ラベルデザイン外注の料金相場(一覧表)
ラベルデザインを取り扱う会社の形態で多いのがデザイン会社と印刷会社です。少し昔までは、デザイン会社がデザインをして、印刷会社に発注する流れが一般的でしたが、現在は、印刷会社もデザイン制作をする傾向が高まっています。
例)デザイン制作会社の場合の費用相場
| 項目 | シールラベル | 修正対応 |
|---|---|---|
| A社-デザイン会社 | 150,000円~ | 3回まで無料 |
| B社-デザイン会社 | 70,000~100,000円 | 1回まで無料 |
| C社-印刷会社 | 50,000~70,000円 | 3回まで無料 |
| D社-印刷会社 | 30,000円~50,000円 | 2回まで無料 |
当社が調査した結果としては、デザイン会社に依頼をする方が料金相場は高くなることが分かりました。
*調査方法、デザイン会社で検索を行い、ヒットした会社の料金ページを確認しました。
デザイン会社の方が料金は高い
この結果からはデザイン会社の方が料金が高いことが分かります。理由としては、デザイン会社はデザインをお客様に提供することで対価が発生するモデルであり、シールラベルそのものを制作する機械を所有していません。そのため、デザイン制作のみで収益を安定させる必要があるからと推測されます。
印刷会社の方が料金は安い
一方で、印刷会社の方がデザイン料金が安い理由は、印刷会社はシールラベルを作ることで収益を作ることができます。デザイン制作はあくまでもお客様とのファーストコンタクトとして機能を持っているケースが多くあります。

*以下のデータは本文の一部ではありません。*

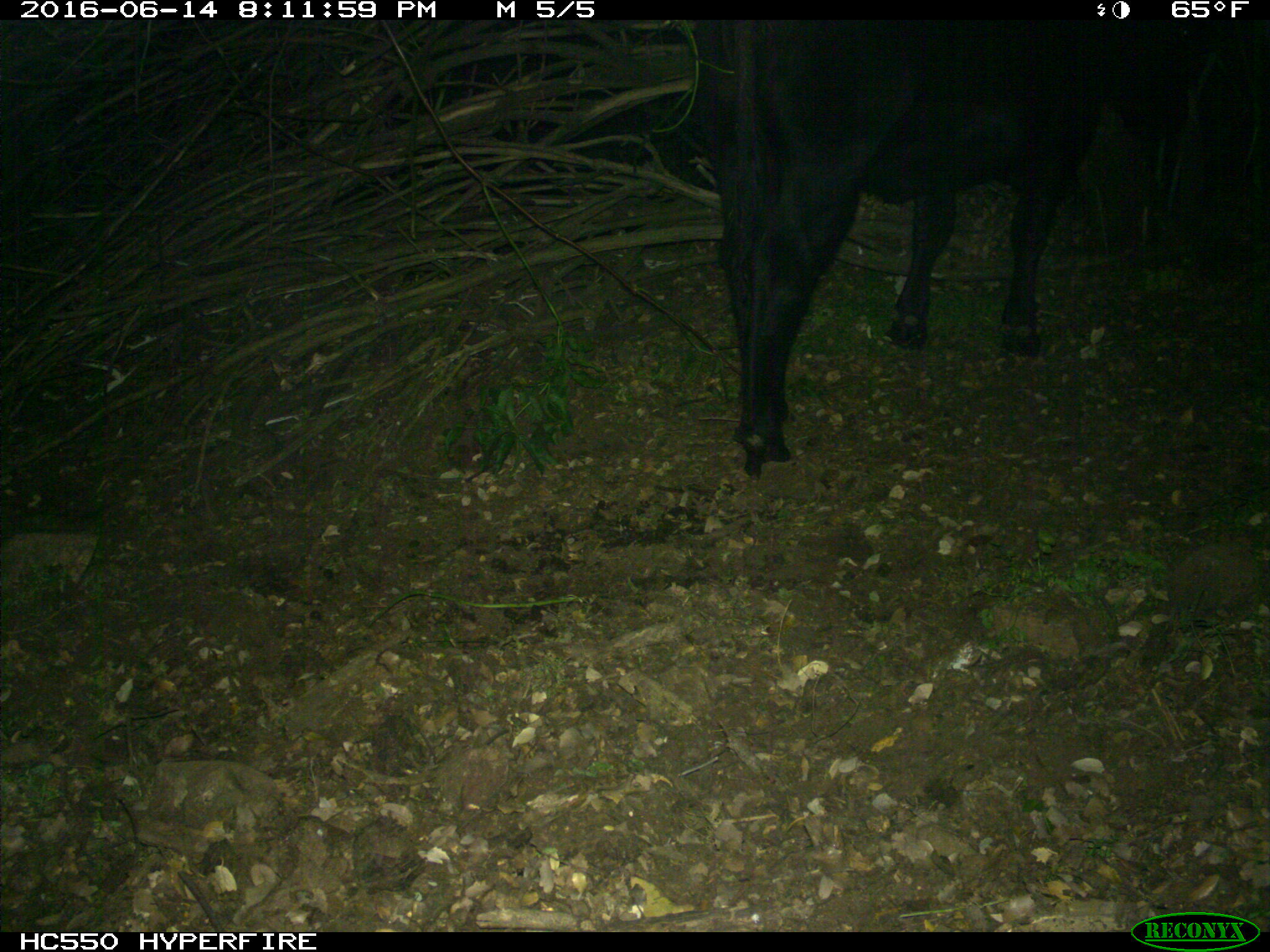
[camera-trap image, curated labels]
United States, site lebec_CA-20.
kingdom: Animalia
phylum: Chordata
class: Mammalia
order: Artiodactyla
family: Bovidae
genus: Bos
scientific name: Bos taurus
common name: domestic cow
Bos taurus (domestic cow).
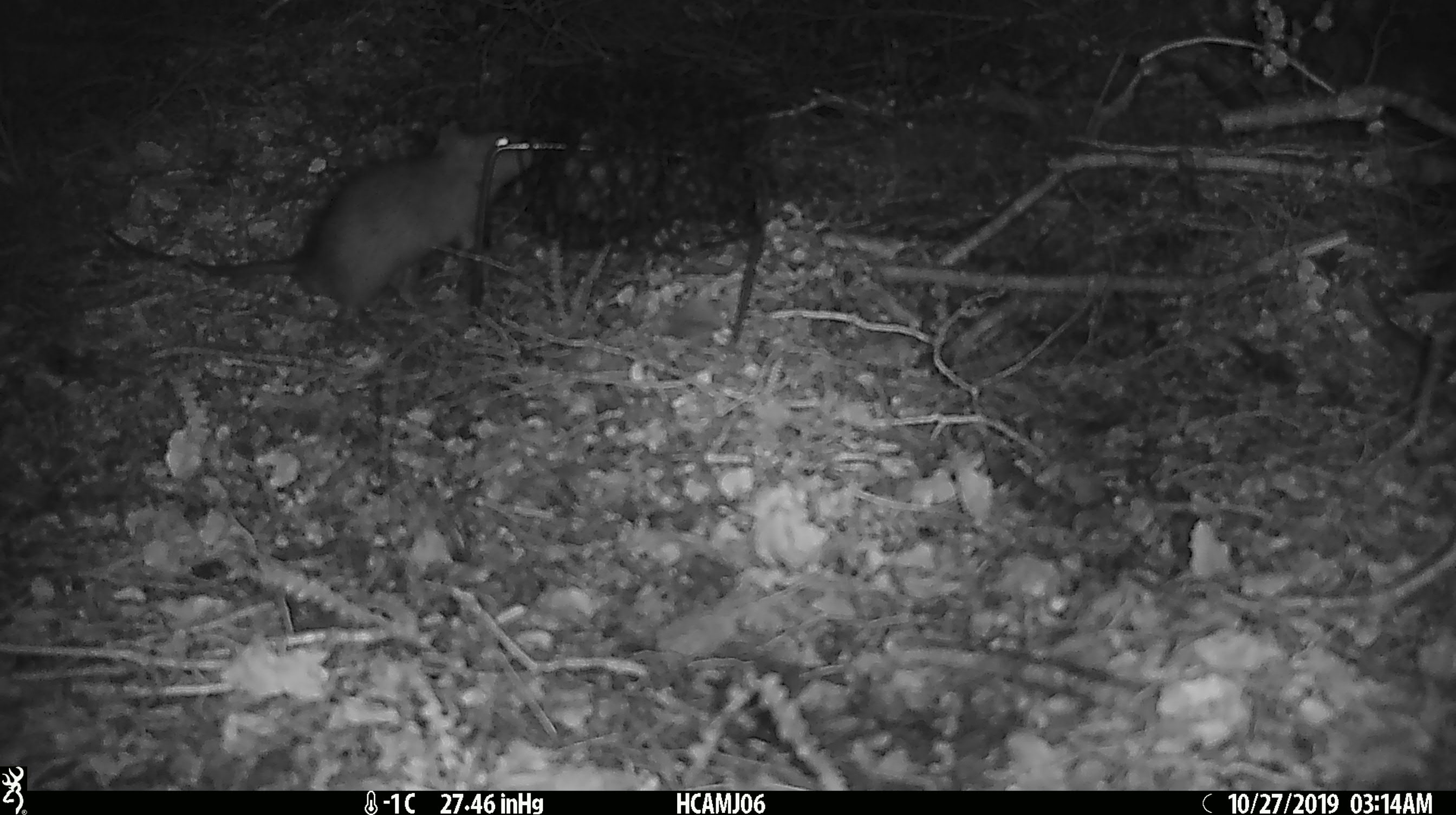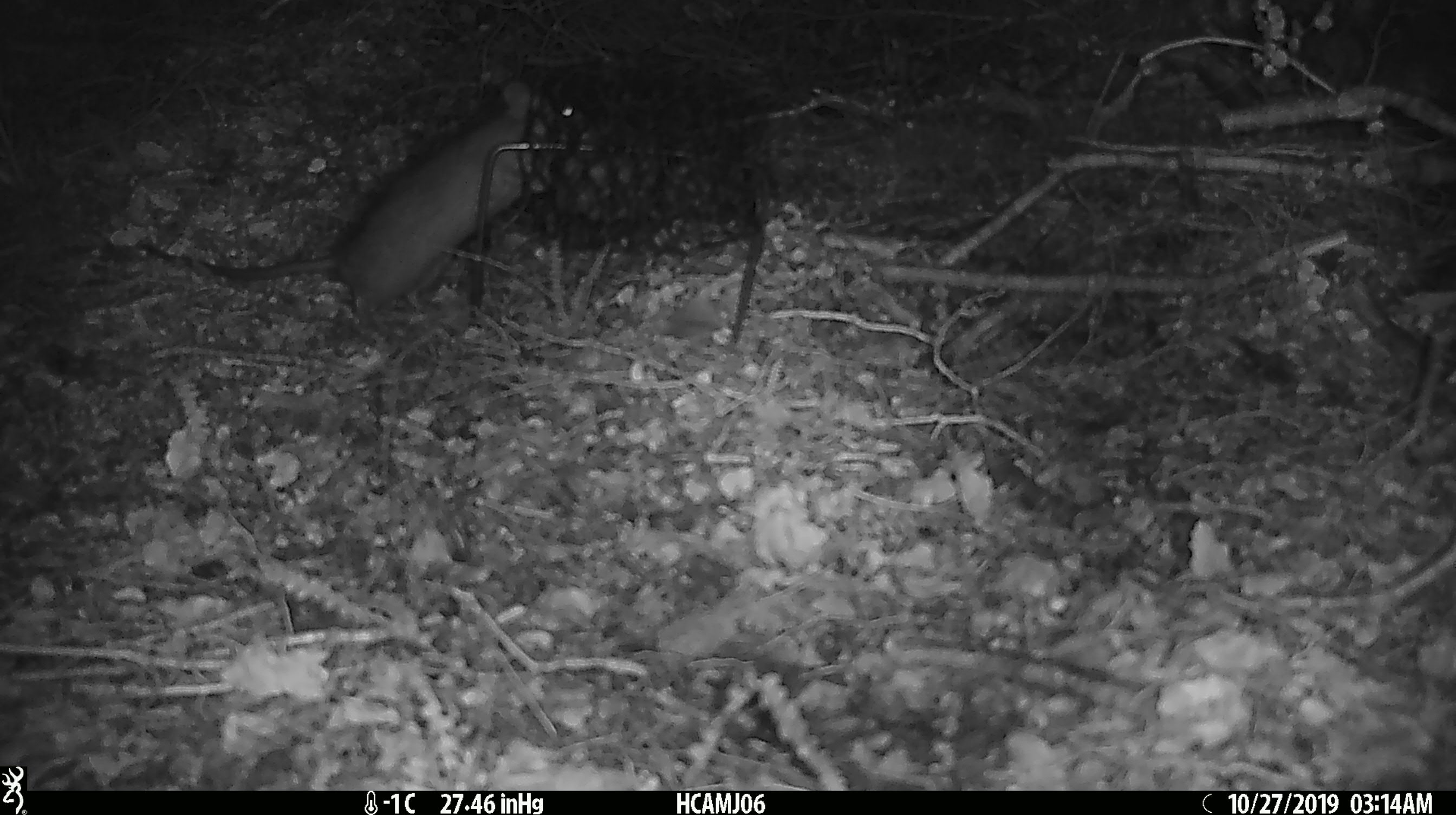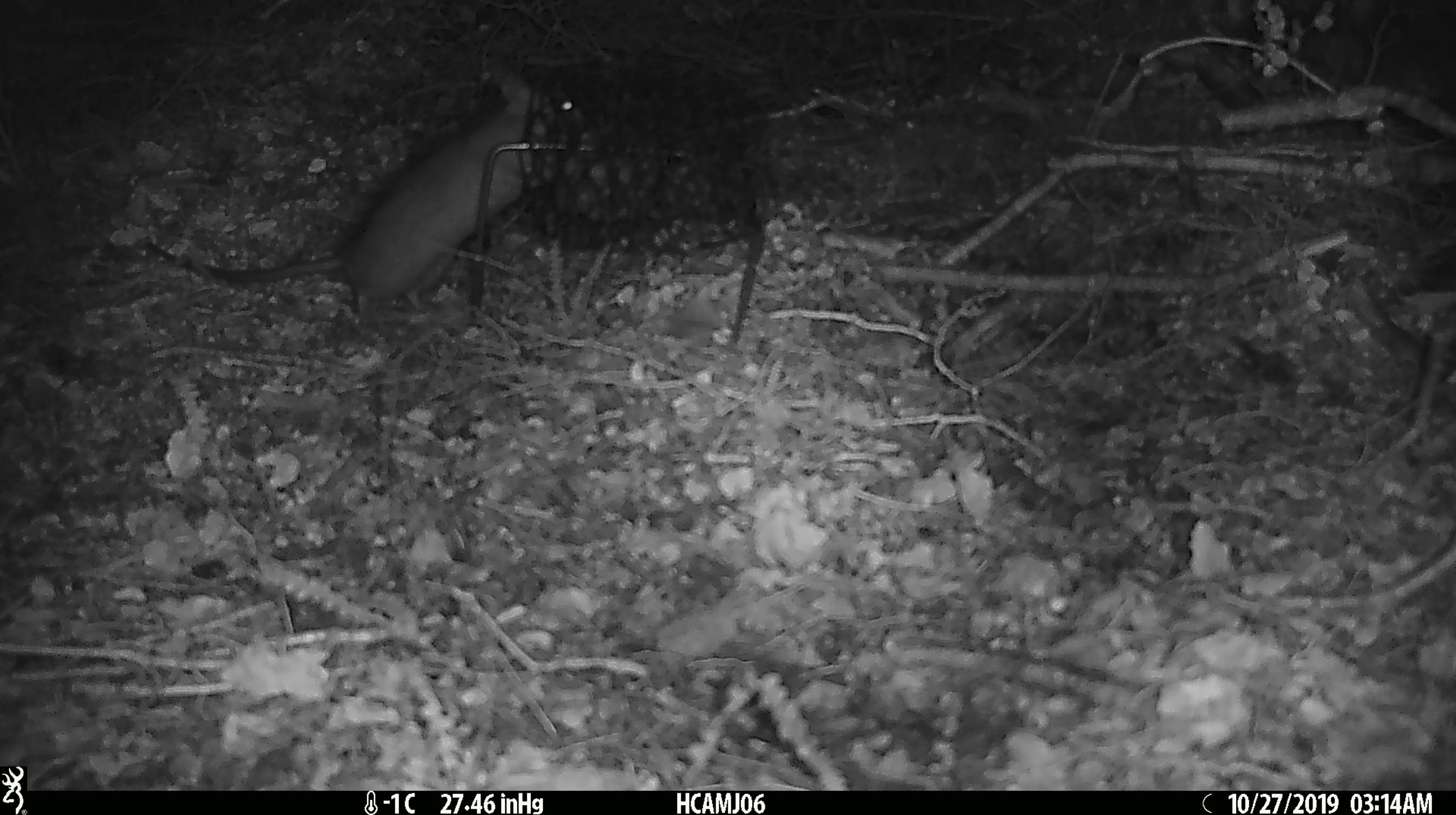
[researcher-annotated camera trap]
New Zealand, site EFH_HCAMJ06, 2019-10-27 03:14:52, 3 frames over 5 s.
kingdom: Animalia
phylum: Chordata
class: Mammalia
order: Rodentia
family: Muridae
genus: Rattus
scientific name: Rattus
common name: rat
Rat (Rattus).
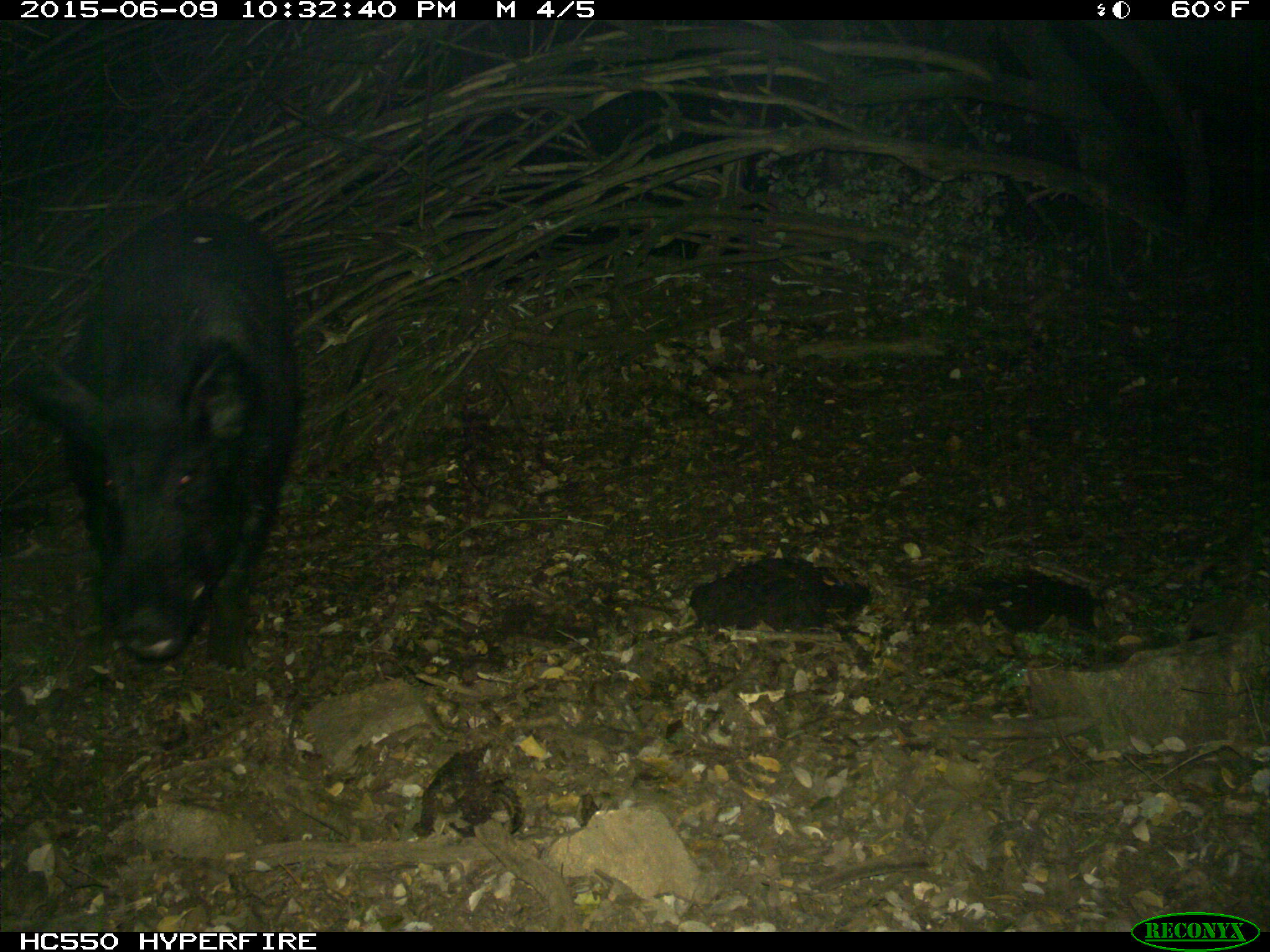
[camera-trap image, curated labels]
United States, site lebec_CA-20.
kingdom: Animalia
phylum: Chordata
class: Mammalia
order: Artiodactyla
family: Suidae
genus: Sus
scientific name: Sus scrofa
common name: wild boar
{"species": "Sus scrofa (wild boar)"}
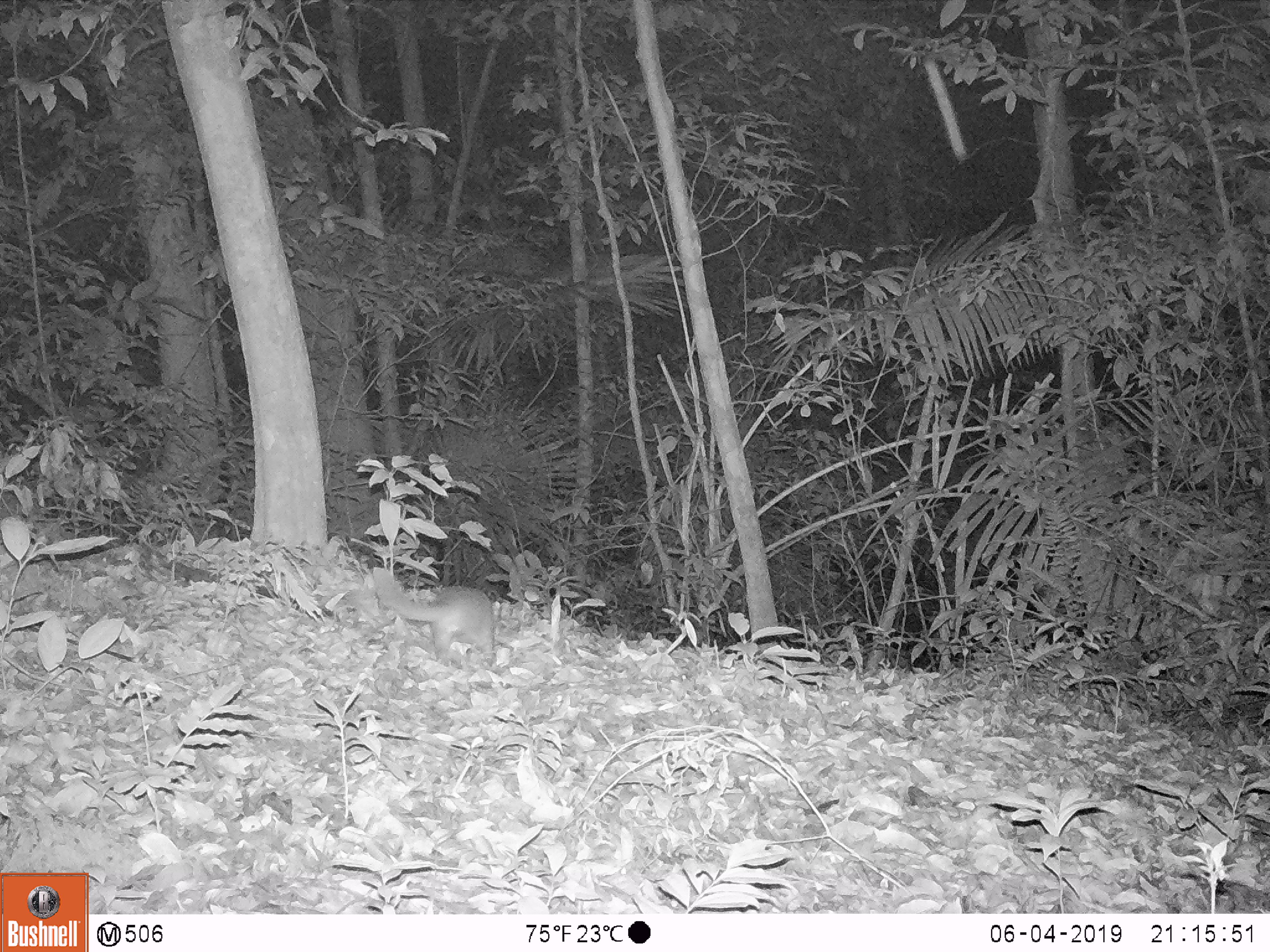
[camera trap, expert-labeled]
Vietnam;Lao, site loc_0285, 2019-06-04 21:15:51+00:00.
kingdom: Animalia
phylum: Chordata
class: Mammalia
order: Carnivora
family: Mustelidae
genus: Melogale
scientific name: Melogale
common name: ferret badger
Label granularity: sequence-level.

デザイン会社のようにデザイン制作で収益を発生させなくても、印刷も一緒に行ってもらうことで収益を作れます。デザイン会社とはビジネスの仕組みが異なっている傾向があります。
ただ、当然ですがシールラベルを作ることをプロフェッショナルとしているデザイン会社の方が、クオリティが高い場合があります。そこはしっかりと比較して検討材料の一つとされることを推奨いたします。
無料見積もりで実際のコストを比較
デザイン費用を含んだ印刷代金のお見積もりをご提示いたします。
費用内訳:ラベルデザイン料金に含まれる3項目
では、シールラベル制作料金の内訳はどのように算出されるのでしょうか。基本的には3種類に分類して料金を決定していることが多くあります。
- 1.ディレクション費用
- 2.企画費用
- 3.デザイン制作費用
ディレクション費用
シールラベル制作をする際には、お客様と会社側で数回の打ち合わせをする必要があります。デザイナーがスムーズにデザイン制作をでき、お客様もしっかりと要望を伝えるためにスケジュール管理、打ち合わせなど細かな調整が行われます。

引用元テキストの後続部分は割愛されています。